+++ Selected extract +++

2.3. Water Balance Modeling Based on Budyko Hypothesis

Budyko [3,4] reported that mean annual ET_a is primarily controlled by available water and energy. Budyko Hypothesis is a model that represents ET_a/P ratio as a function of climatic aridity index. It can be expressed as:

$$\frac{{\text{ET}}_{\text{a}}}{\text{P}}\text{ = F}\left(\frac{{\text{ET}}_{\text{p}}}{\text{P}}\right)$$

(2)

where ET_a/P is the ET_a ratio; ET_p/P is the climate aridity index; F is an empirical function.

+++ Data segment +++

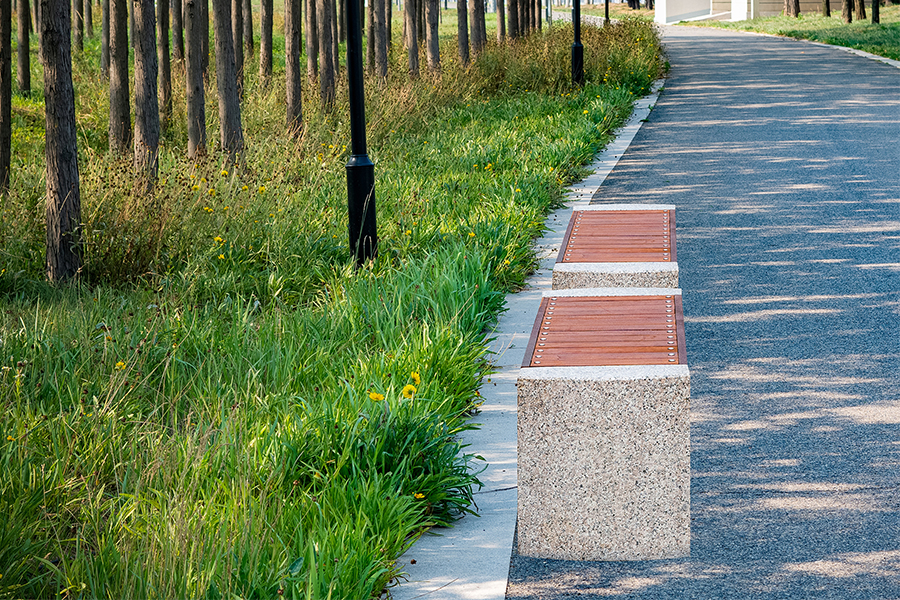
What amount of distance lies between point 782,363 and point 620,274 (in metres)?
1.56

+++

Direction 1
In the Budyko water balance passage, what primarily controls mean annual ET_a, and how does the Budyko Hypothesis use that idea?
Direction 2
Reproduce the Budyko water balance passage starting with "2.3. Water Balance" and going on through "an empirical function.".
Direction 3
Pick up the Budyko water balance passage after its final sentence and continue it.

Response 1
Mean annual ET_a is primarily controlled by available water and energy. The Budyko Hypothesis therefore represents the ET_a ratio (ET_a/P) as an empirical function F of the climatic aridity index (ET_p/P).

Response 2
2.3. Water Balance Modeling Based on Budyko Hypothesis

Budyko [3,4] reported that mean annual ET_a is primarily controlled by available water and energy. Budyko Hypothesis is a model that represents ET_a/P ratio as a function of climatic aridity index. It can be expressed as:

$$\frac{{\text{ET}}_{\text{a}}}{\text{P}}\text{ = F}\left(\frac{{\text{ET}}_{\text{p}}}{\text{P}}\right)$$

(2)

where ET_a/P is the ET_a ratio; ET_p/P is the climate aridity index; F is an empirical function.

Response 3
The relationship presented in Equation (2) assumes that average annual P and ET_p are the dominant factors controlling mean annual ET_a. Budyko’s Equation can be represented as [4]:

$$\frac{{\text{ET}}_{\text{a}}}{\text{P}}\text{ = }{\left\{\frac{{\text{ET}}_{\text{P}}}{\text{P}}\text{tanh}\left(\frac{\text{P}}{{\text{ET}}_{\text{P}}}\right)\left[\text{1}-\text{cosh}\left(\frac{{\text{ET}}_{\text{P}}}{\text{P}}\right)\text{+sinh}\left(\frac{{\text{ET}}_{\text{P}}}{\text{P}}\right)\right]\right\}}^{\text{0.5}}$$

(3)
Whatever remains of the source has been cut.